= ENTRIES SUPPLIED =
- - -

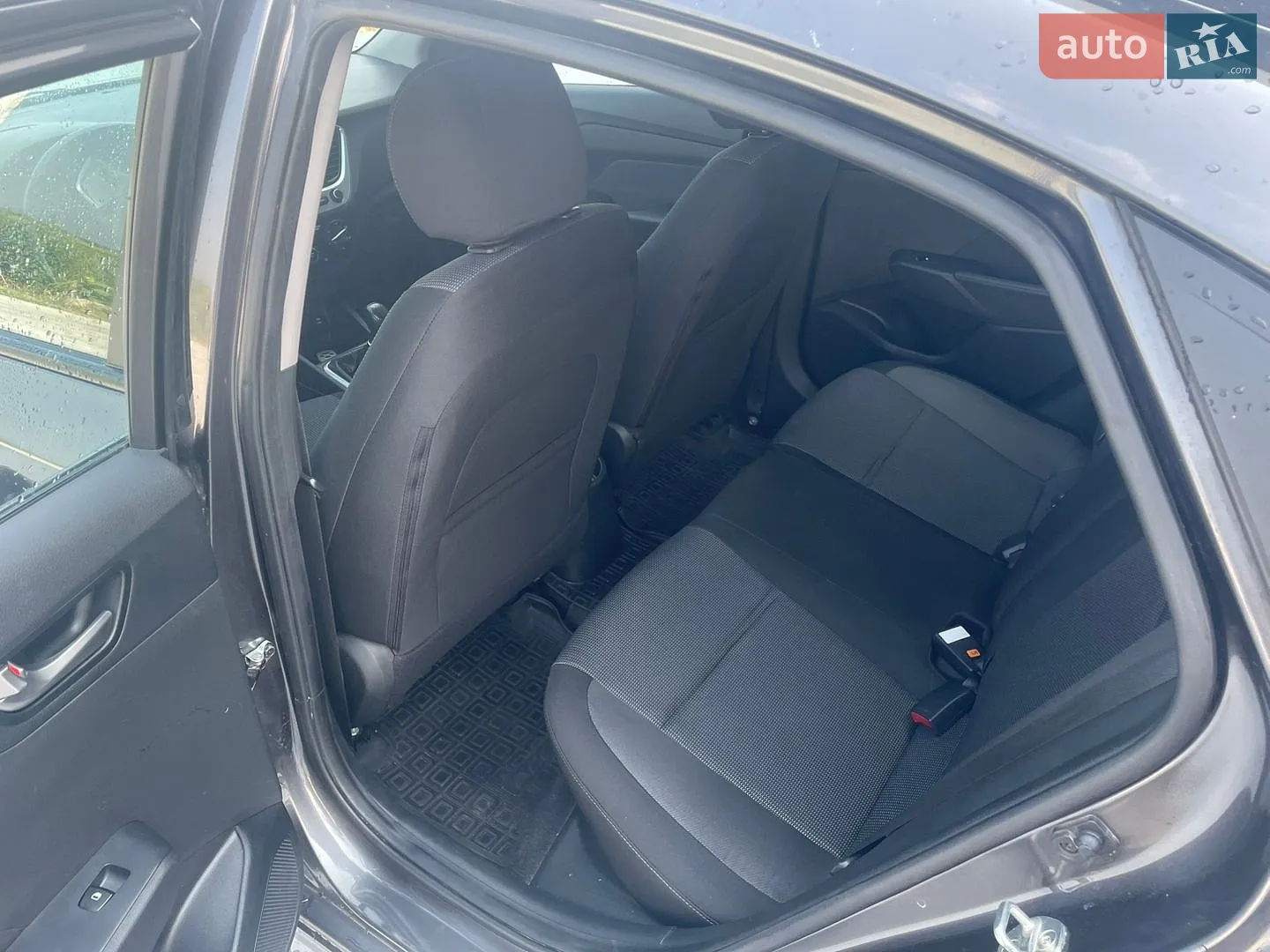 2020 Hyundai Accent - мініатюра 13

- - -

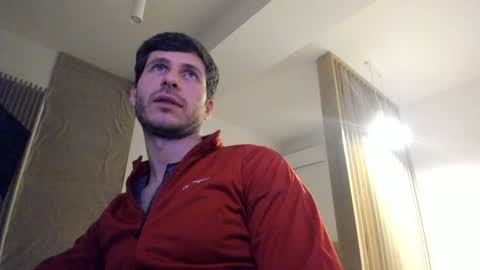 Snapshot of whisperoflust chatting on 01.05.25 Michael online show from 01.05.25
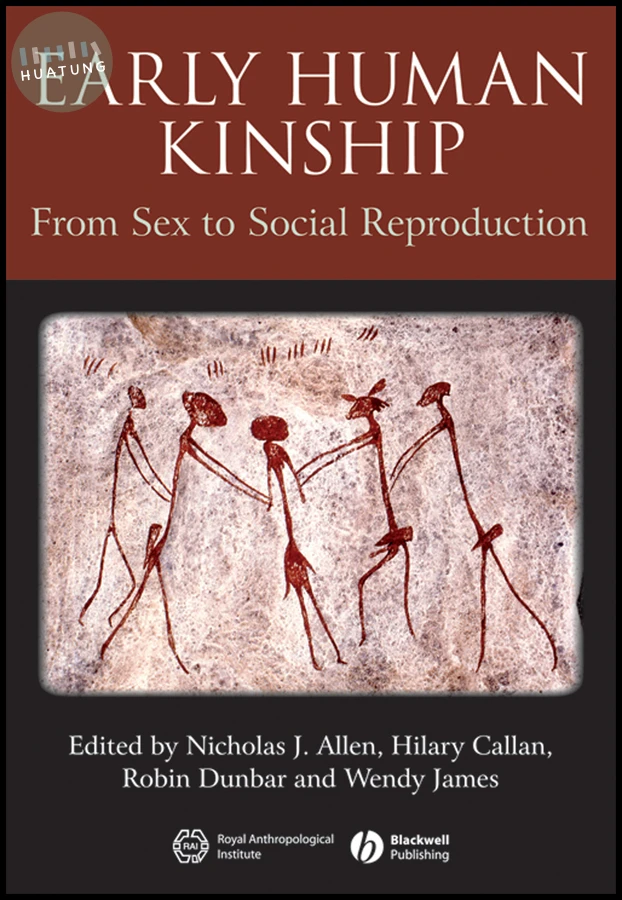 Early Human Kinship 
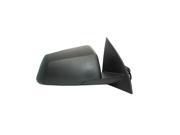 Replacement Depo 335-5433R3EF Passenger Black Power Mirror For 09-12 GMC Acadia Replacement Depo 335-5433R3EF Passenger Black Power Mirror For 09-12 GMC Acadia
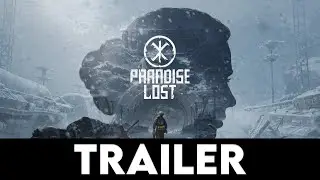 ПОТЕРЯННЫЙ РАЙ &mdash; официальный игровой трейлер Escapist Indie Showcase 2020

- - -

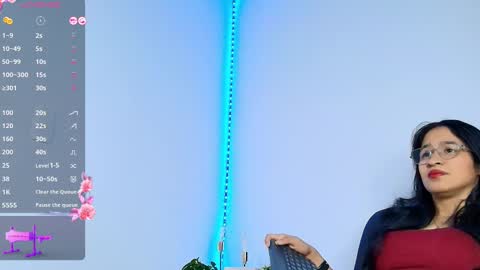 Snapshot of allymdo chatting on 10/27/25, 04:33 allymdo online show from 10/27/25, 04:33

- - -

= TASK BRIEF =
Go back to the listing above and write out the lines starting at the one with "Early Human Kinship" and ending at the one with "ПОТЕРЯННЫЙ РАЙ &mdash;", inclusive, exactly and without pictures.

= ANSWER FOR THIS EXERCISE =
 Early Human Kinship 
 Replacement Depo 335-5433R3EF Passenger Black Power Mirror For 09-12 GMC Acadia Replacement Depo 335-5433R3EF Passenger Black Power Mirror For 09-12 GMC Acadia
 ПОТЕРЯННЫЙ РАЙ &mdash; официальный игровой трейлер Escapist Indie Showcase 2020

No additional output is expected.